LJPparam – Custom Lennard-Jones Potential Parameters (d (cm) and epsilon/kB)
- Returns:
dynamic viscosity factor for Rosner eta = viscosity*T**0.66 applicable tempature range (K,K)
- Return type:
vfactor
Note
The dynamic viscosity is from the Rosner book (3-2-12) and caption in p106 Hirschfelder et al. (1954) within Trange.
- exojax.atm.viscosity.eta_Rosner(T, vfactor)
dynamic viscocity by Rosner (2000)
- Parameters:
T – temperature (K)
vfactor – vfactor
- Returns:
dynamic viscosity (g/s/cm)
- exojax.atm.viscosity.eta_Rosner_H2(T)
dynamic viscocity of the H2 atmosphere by Rosner (2000)
- Parameters:
T – temperature (K) (applicable from 179 to 11940K)
- Returns:
dynamic viscosity (g/s/cm)
- exojax.atm.viscosity.get_LJPparam()
Lennard-Jones Potential Parameters.
- Returns:
Dict for Lennard-Jones Potential Parameters (d (cm)) LJPparam_epsilon_per_kB: Dict for Lennard-Jones Potential Parameters (epsilon/kB)
- Return type:
LJPparam_d
Note
Lennard-Jones Potential Parameters (LJPparam) were taken from p107, Table 3.2.1 of Transport process in chemically reacting flow systems by Daniel E. Rosner, originally from Svehla (1962).
exojax.atm.vterm module
Terminal velocity of cloud particles.
Note
The code in this module is based on Hans R Pruppacher and James D Klett. Microstructure of atmospheric clouds and precipitation and Akerman and Marley 2001.
- exojax.atm.vterm.Ndavies(r, g, eta, drho, rho)
Davies (Best) number.
- Parameters:
r – particle size (cm)
g – gravity (cm/s2)
eta – dynamic viscosity (g/s/cm)
drho – density difference between condensates and atmosphere (g/cm3)
rho – atmosphere density (g/cm3)
- Returns:
Davies number (Best Number)
- exojax.atm.vterm.vf(r, g, eta, rhoc, rho, Nkn=0.0)
terminal velocity.
- Parameters:
r – particle size (cm)
g – gravity (cm/s2)
eta – dynamic viscosity (g/s/cm)
rhoc – condensate density (g/cm3)
rho – atmosphere density (g/cm3)
Nkn – Knudsen number
- Returns:
terminal velocity (cm/s)
Example
>>> #terminal velocity at T=300K, for Earth atmosphere/gravity. >>> g=980. >>> drho=1.0 >>> rho=1.29*1.e-3 #g/cm3 >>> vfactor,Tr=vc.calc_vfactor(atm="Air") >>> eta=vc.eta_Rosner(300.0,vfactor) >>> r=jnp.logspace(-5,0,70) >>> vf(r,g,eta,drho,rho) #terminal velocity (cm/s)
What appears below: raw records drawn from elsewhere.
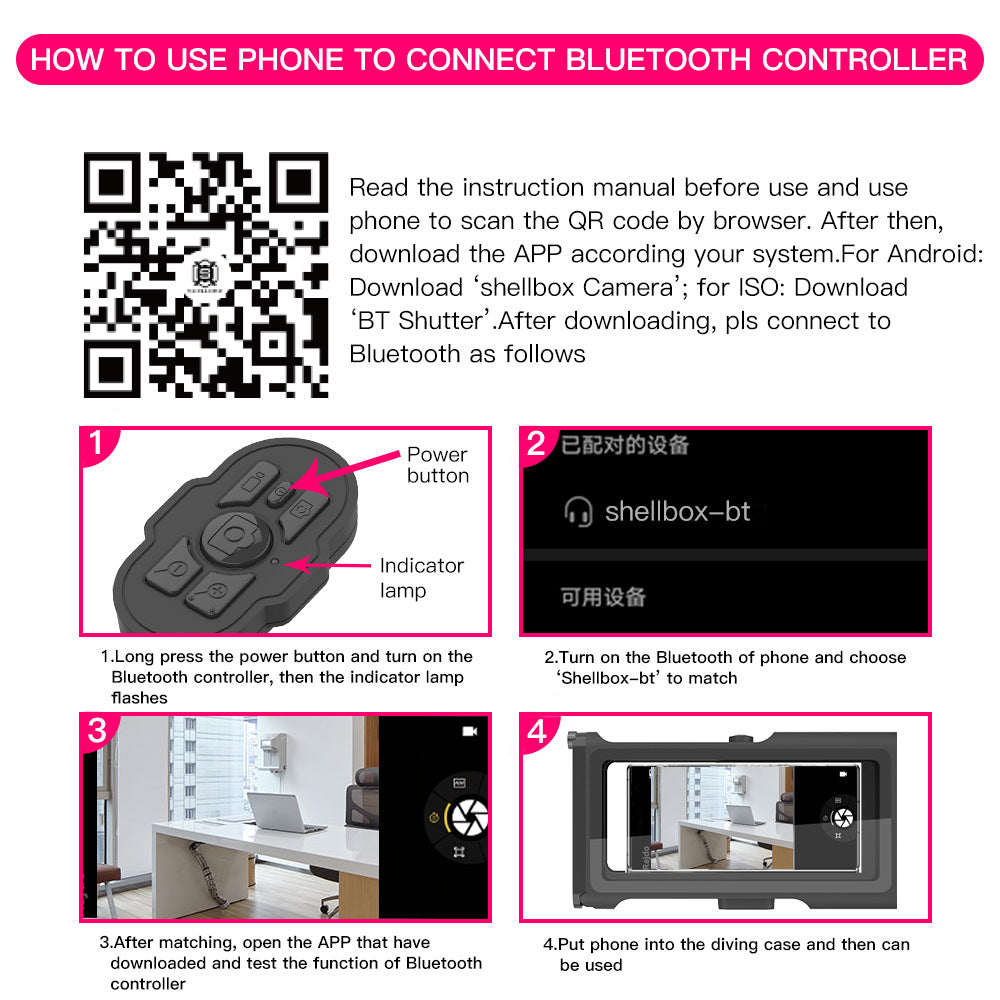 HOW TO USE PHONE TO CONNECT BLUETOOTH CONTROLLER

Read the instruction manual before use and use phone to scan the QR code by browser. After then, download the APP according your system.For Android: Download ‘shellbox Camera’; for ISO: Download ‘BT Shutter’.After downloading, pls connect to Bluetooth as follows

1

Power button

Indicator lamp

1.Long press the power button and turn on the Bluetooth controller, then the indicator lamp flashes

2

已配对的设备

shellbox-bt

可用设备

2.Turn on the Bluetooth of phone and choose ‘Shellbox-bt’ to match

3

3.After matching, open the APP that have downloaded and test the function of Bluetooth controller

4

4.Put phone into the diving case and then can be used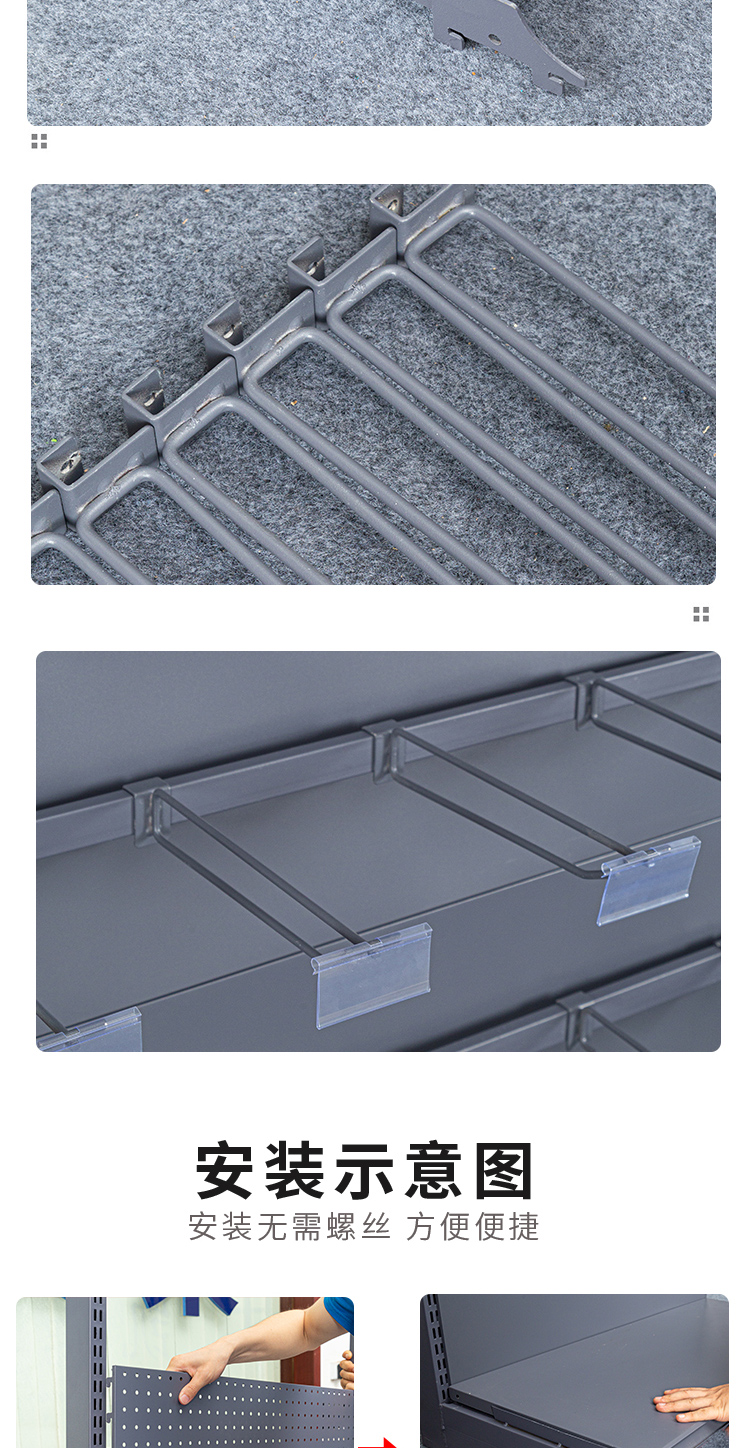 安装示意图
安装无需螺丝 方便便捷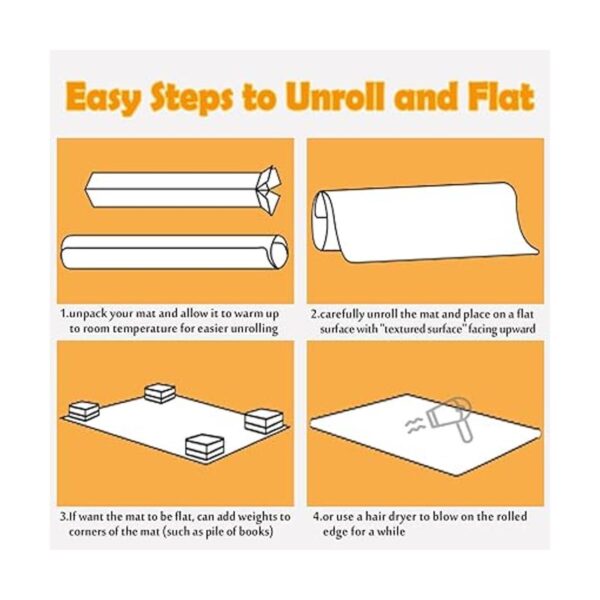 Easy Steps to Unroll and Flat

1.unpack your mat and allow it to warm up to room temperature for easier unrolling

2.carefully unroll the mat and place on a flat surface with "textured surface" facing upward

3.If want the mat to be flat, can add weights to corners of the mat (such as pile of books)

4.or use a hair dryer to blow on the rolled edge for a while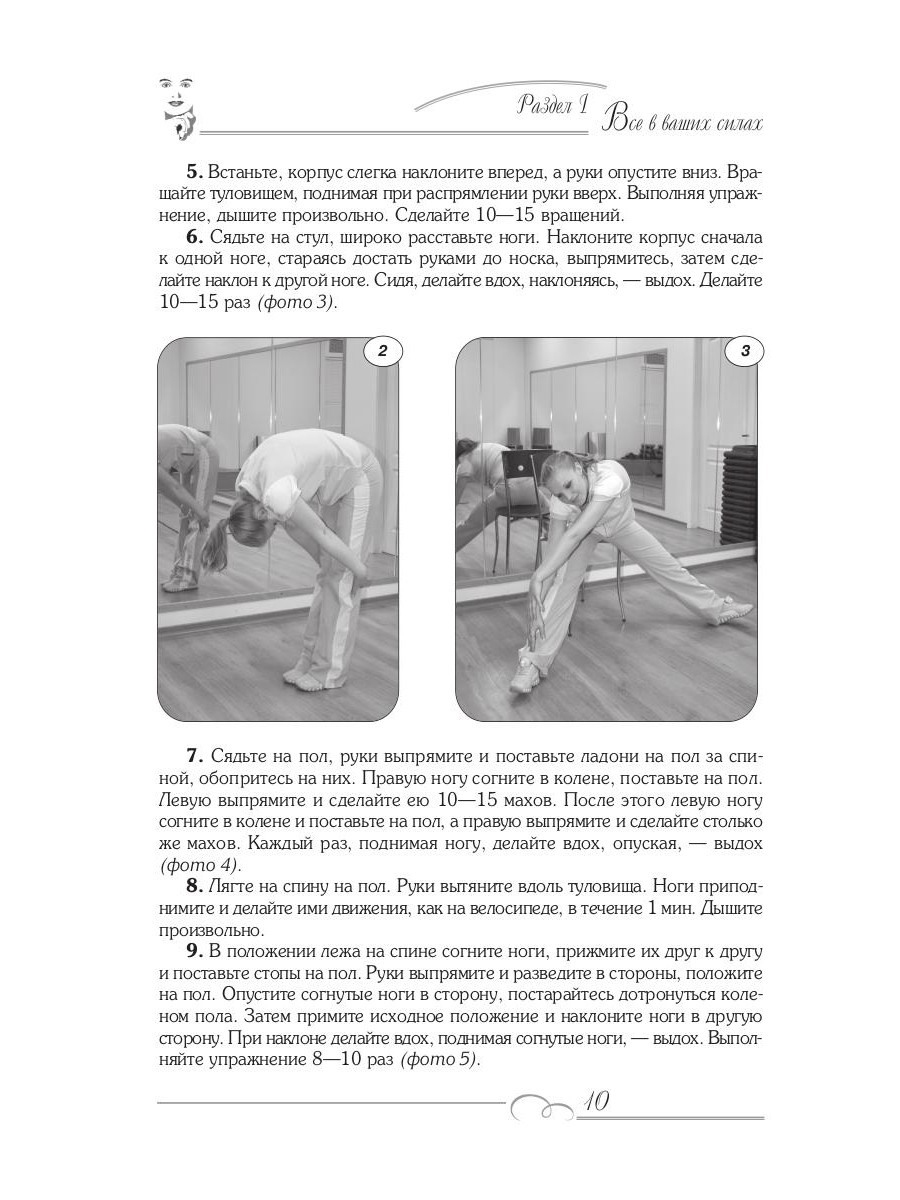 Раздел I Все в ваших силах

**5.** Встаньте, корпус слегка наклоните вперед, а руки опустите вниз. Вращайте туловищем, поднимая при распрямлении руки вверх. Выполняя упражнение, дышите произвольно. Сделайте 10—15 вращений.

**6.** Сядьте на стул, широко расставьте ноги. Наклоните корпус сначала к одной ноге, стараясь достать руками до носка, выпрямитесь, затем сделайте наклон к другой ноге. Сидя, делайте вдох, наклоняясь, — выдох. Делайте 10—15 раз *(фото 3)*.

2

3

**7.** Сядьте на пол, руки выпрямите и поставьте ладони на пол за спиной, обопритесь на них. Правую ногу согните в колене, поставьте на пол. Левую выпрямите и сделайте ею 10—15 махов. После этого левую ногу согните в колене и поставьте на пол, а правую выпрямите и сделайте столько же махов. Каждый раз, поднимая ногу, делайте вдох, опуская, — выдох *(фото 4)*.

**8.** Лягте на спину на пол. Руки вытяните вдоль туловища. Ноги приподнимите и делайте ими движения, как на велосипеде, в течение 1 мин. Дышите произвольно.

**9.** В положении лежа на спине согните ноги, прижмите их друг к другу и поставьте стопы на пол. Руки выпрямите и разведите в стороны, положите на пол. Опустите согнутые ноги в сторону, постарайтесь дотронуться коленом пола. Затем примите исходное положение и наклоните ноги в другую сторону. При наклоне делайте вдох, поднимая согнутые ноги, — выдох. Выполняйте упражнение 8—10 раз *(фото 5)*.

10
- exojax.atm.vterm.vf_largeNre(r, g, eta, drho, rho)
terminal velocity ( Reynolds number > 500, Davies number >10**5 )
- Parameters:
r – particle size (cm)
g – gravity (cm/s2)
eta – dynamic viscosity (g/s/cm)
drho – density difference between condensates and atmosphere (g/cm3)
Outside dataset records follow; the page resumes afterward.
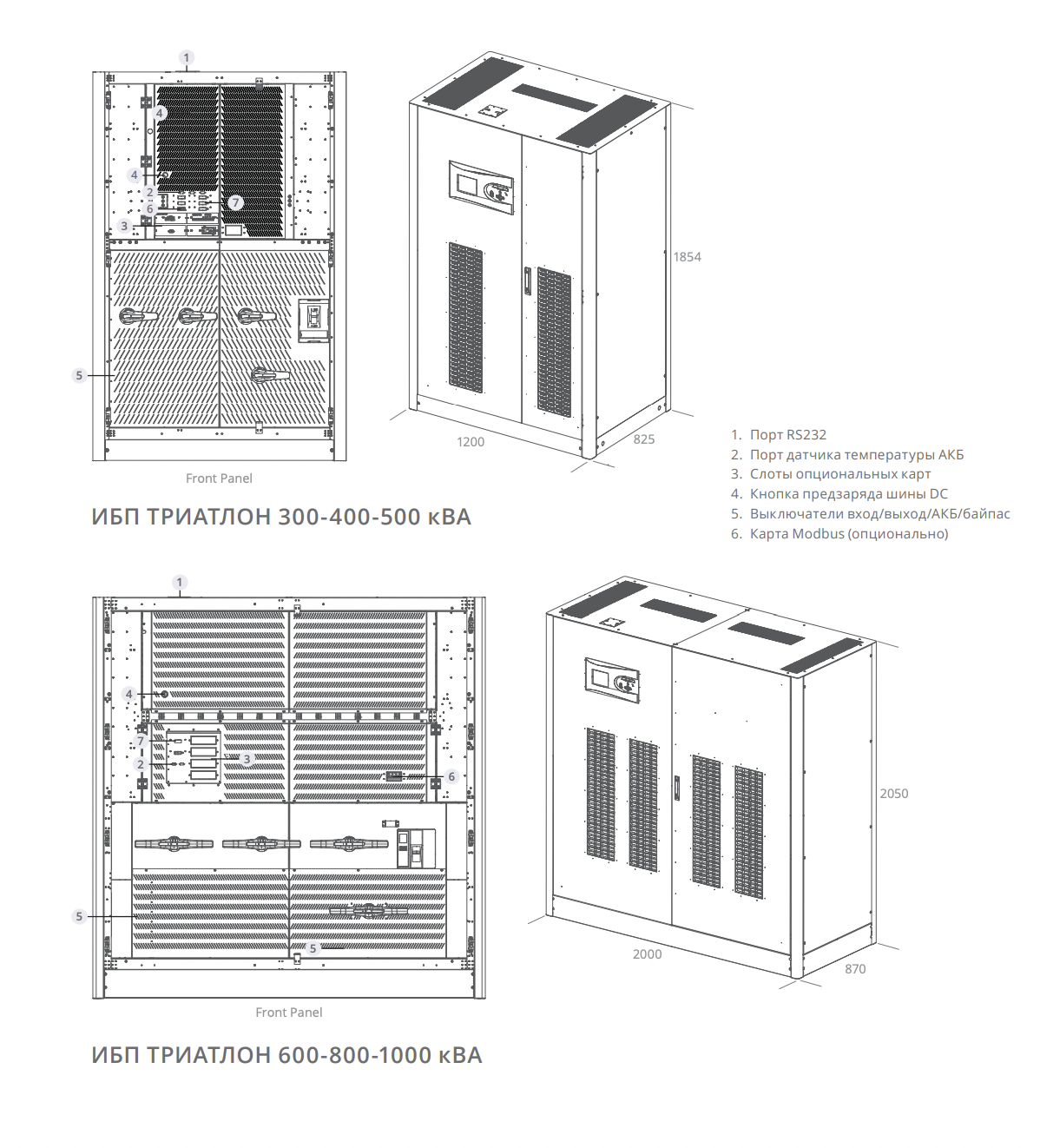 1
4
4
2
6
7
3
5
Front Panel

1854
1200
825

1. Порт RS232
2. Порт датчика температуры АКБ
3. Слоты опциональных карт
4. Кнопка предзаряда шины DC
5. Выключатели вход/выход/АКБ/байпас
6. Карта Modbus (опционально)

ИБП ТРИАТЛОН 300-400-500 кВА

1
4
7
2
3
6
5
5
Front Panel

2050
2000
870

ИБП ТРИАТЛОН 600-800-1000 кВА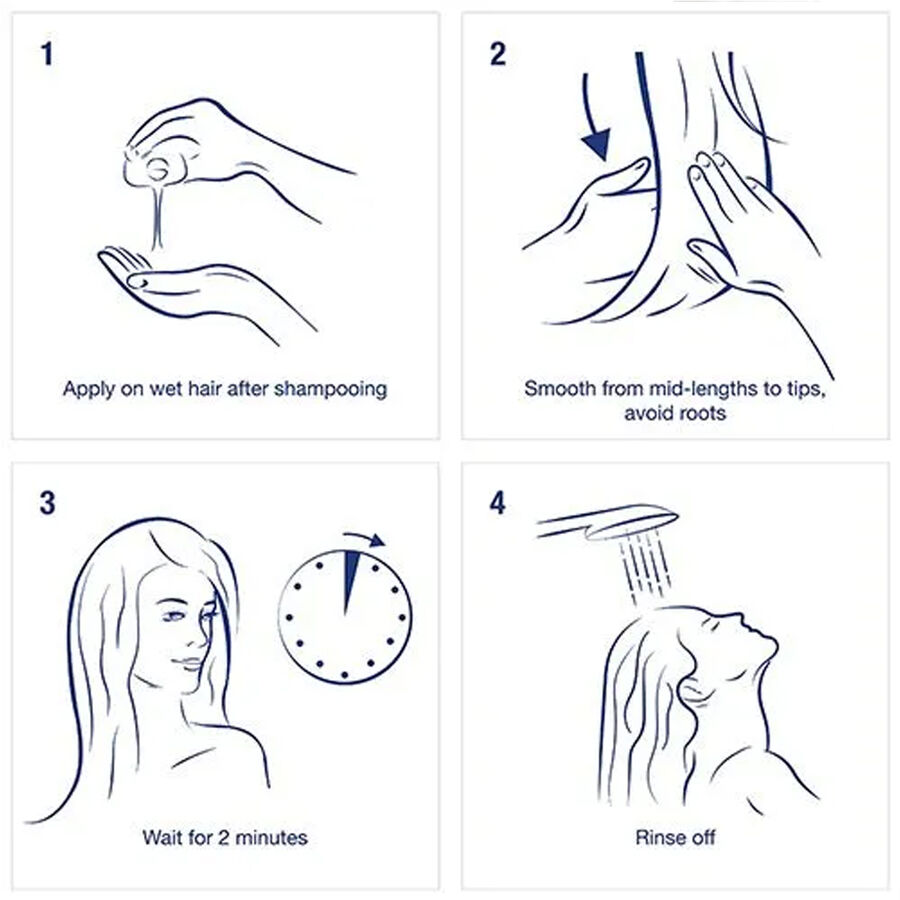 1

Apply on wet hair after shampooing

2

Smooth from mid-lengths to tips, avoid roots

3

Wait for 2 minutes

4

Rinse off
rho – atmosphere density (g/cm3)
- Returns:
terminal velocity (cm/s)
- exojax.atm.vterm.vf_midNre(r, g, eta, drho, rho)
terminal velocity (2 < Reynolds number < 500, 42 < Davies number < 10**5)
- Parameters:
r – particle size (cm)
g – gravity (cm/s2)
eta – dynamic viscosity (g/s/cm)
drho – density difference between condensates and atmosphere (g/cm3)
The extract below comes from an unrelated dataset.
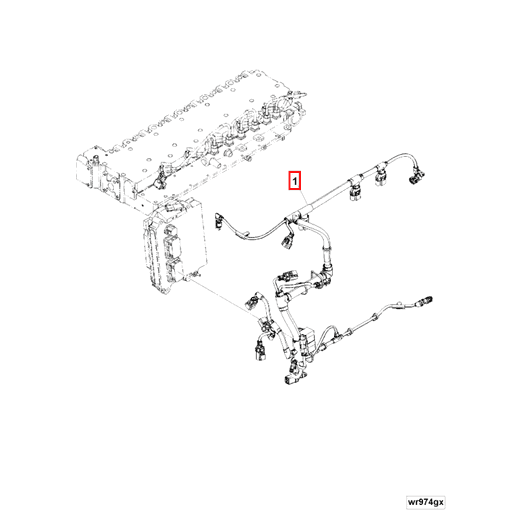 1

wr974gx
rho – atmosphere density (g/cm3)
- Returns:
terminal velocity (cm/s)
- exojax.atm.vterm.vf_stokes(r, g, eta, drho, Nkn=0.0)
terminal velocity of Stokes flow (Reynolds number < 2, Davies number < 42)
- Parameters:
r – particle size (cm)
g – gravity (cm/s2)
eta – dynamic viscosity (g/s/cm)
drho – density difference between condensates and atmosphere (g/cm3)
Nkn – Knudsen number
- Returns:
terminal velocity (cm/s)
Note
(1.0+1.255*Nkn) is the Cunningham factor
Note
See also (10-138) p415 in Hans R Pruppacher and James D Klett. Microstructure of atmospheric clouds and precipitation. In Microphysics of clouds and precipitation, pages 10–73. Springer, 2010. Equation (B1) in Appendix B of Ackerman and Marley 2001.